De pimpelmees.

Volwassen pimpelmezen zijn circa 12 centimeter groot met een spanwijdte van 17-20 centimeter en een gewicht van ongeveer 12-15 gram, dit is kleiner dan de koolmees. De pimpelmees heeft een vrij herkenbaar verenpak met zijn kobaltblauwe kruin, staart en vleugels die duidelijk afsteken tegen het geel van zijn onderkant. Het verschil tussen mannetje en vrouwtje is vrijwel niet waar te nemen. Een jonge pimpelmees is hij op de kop groenig in plaats van blauw en op de wang gelig.
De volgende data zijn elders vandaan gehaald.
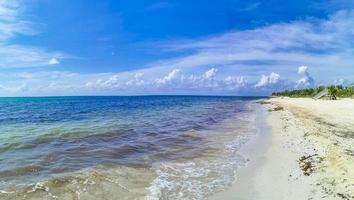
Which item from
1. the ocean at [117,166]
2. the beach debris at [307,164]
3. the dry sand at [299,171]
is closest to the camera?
the dry sand at [299,171]

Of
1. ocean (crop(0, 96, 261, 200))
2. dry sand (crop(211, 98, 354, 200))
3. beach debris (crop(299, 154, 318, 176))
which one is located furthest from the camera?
beach debris (crop(299, 154, 318, 176))

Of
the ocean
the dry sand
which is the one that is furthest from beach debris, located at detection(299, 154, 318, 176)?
the ocean

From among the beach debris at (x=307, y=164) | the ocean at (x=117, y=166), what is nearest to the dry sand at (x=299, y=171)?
the beach debris at (x=307, y=164)

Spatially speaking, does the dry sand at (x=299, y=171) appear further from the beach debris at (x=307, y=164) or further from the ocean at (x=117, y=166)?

De roep van de pimpelmees klinkt als tsi tsi tsit, de zang is een hoog si si sirrr, gevolgd door bellende geluiden, en lijkt iets feller dan die van de koolmees. De vlucht van de pimpelmees is meestal gelijk aan die van andere mezen. In boogjes zweeft hij door de lucht, in de tussenpozen slaat hij met de vleugels. Pimpelmezen leven vooral in bosrijke gebieden en tuinen met veel groen. De vogels zijn vooral tussen struikgewas, houtwallen en houtsingels te vinden. Ze voelen zich overal waar bomen staan thuis. Pimpelmezen zijn schuwer dan koolmezen. Het is bekend dat ze trucjes kunnen leren om aan voedsel te komen. Het geschatte aantal paren pimpelmezen in Nederland is ongeveer 275.000 - 325.000 en stijgt nog steeds. De gemiddelde levensduur van een pimpelmees in goede leefomstandigheden bedraagt ongeveer drie jaar, met weinig roofdieren en zachte winters kan ook een leeftijd van acht jaar worden bereikt. De oudst geregistreerde leeftijd voor een pimpelmees is 19 jaar. 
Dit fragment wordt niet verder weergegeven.